The notion of compartmentalization is bound to raise questions about the validity of an approach cast in terms of that “otherness of the other” which so preoccupied the European writers and philosophers discussed in Pagden’s European Encounters with the New World. Lockhart himself picks up this point, arguing that “each side remained essentially more concerned with its own internal affairs and conflicts than with understanding the other,” and casting doubt on the assumption that Nahuas and Spaniards generally viewed each other as radically distinct.

Yet, if the two worlds existed alongside each other, there were obvious imbalances in a situation in which Europeans possessed the ultimate sanction of superior force. Nor does any relationship between an intrusive and an indigenous society remain in a permanently stable state. Huge changes were taking place in Central Mexico during the immediate postconquest decades, and not least the devastating decline in the numbers of a population ravaged by European diseases. These inevitably involved consequential changes in the Hispanic-Nahua relationship. Drawing in particular on the evolution of a Nahuatl language increasingly permeated by Spanish words and forms, Lockhart postulates a three-stage evolution of Nahua society, running from an initial period of relative stasis, through a century of discrete Spanish additions to a relatively unchanged indigenous pattern, and moving on in the later seventeenth century to the opening of a third stage (lasting in some places into our own time) in which the Nahuas adopt a new wave of Spanish elements that begin to transform the old pattern and to amalgamate the two traditions.

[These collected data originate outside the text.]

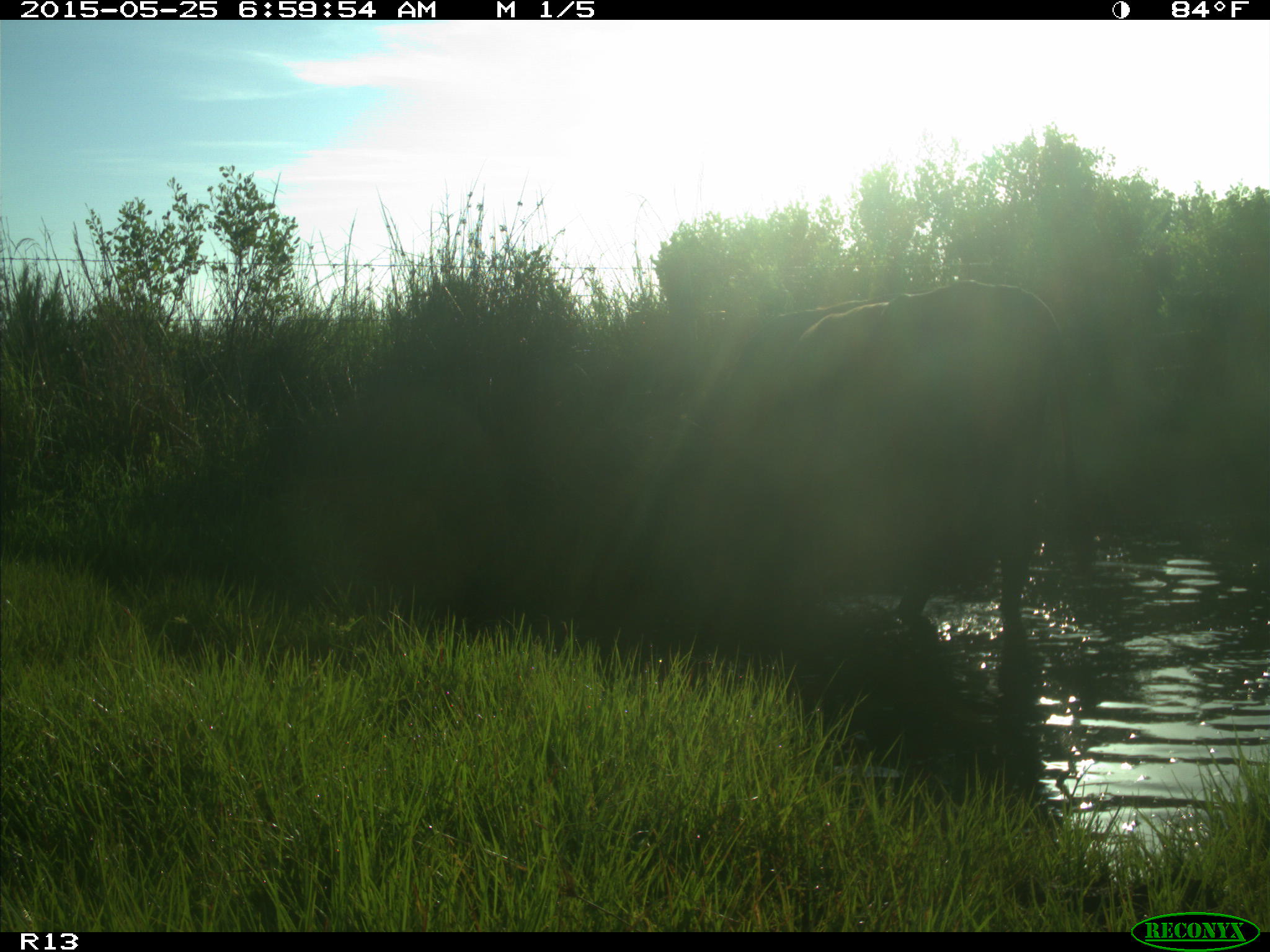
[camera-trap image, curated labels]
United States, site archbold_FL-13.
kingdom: Animalia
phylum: Chordata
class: Mammalia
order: Artiodactyla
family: Bovidae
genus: Bos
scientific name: Bos taurus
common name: domestic cow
Bos taurus (domestic cow).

In this three-stage evolutionary process, which can probably be paralleled in other parts of the Americas, Lockhart draws attention to the “invisible hero” of his study, the bilingual Indian; and, alongside the bilingual Indian, the “humble Hispanic” who “bore the brunt of Spanish contact with indigenous people.” He is right to do so. These are the natural mediators in the encounter of conflicting worlds. It is here that we must look for the true creators, and the denizens, of one of the quincentennial’s most exciting discoveries, the elusive “middle ground.”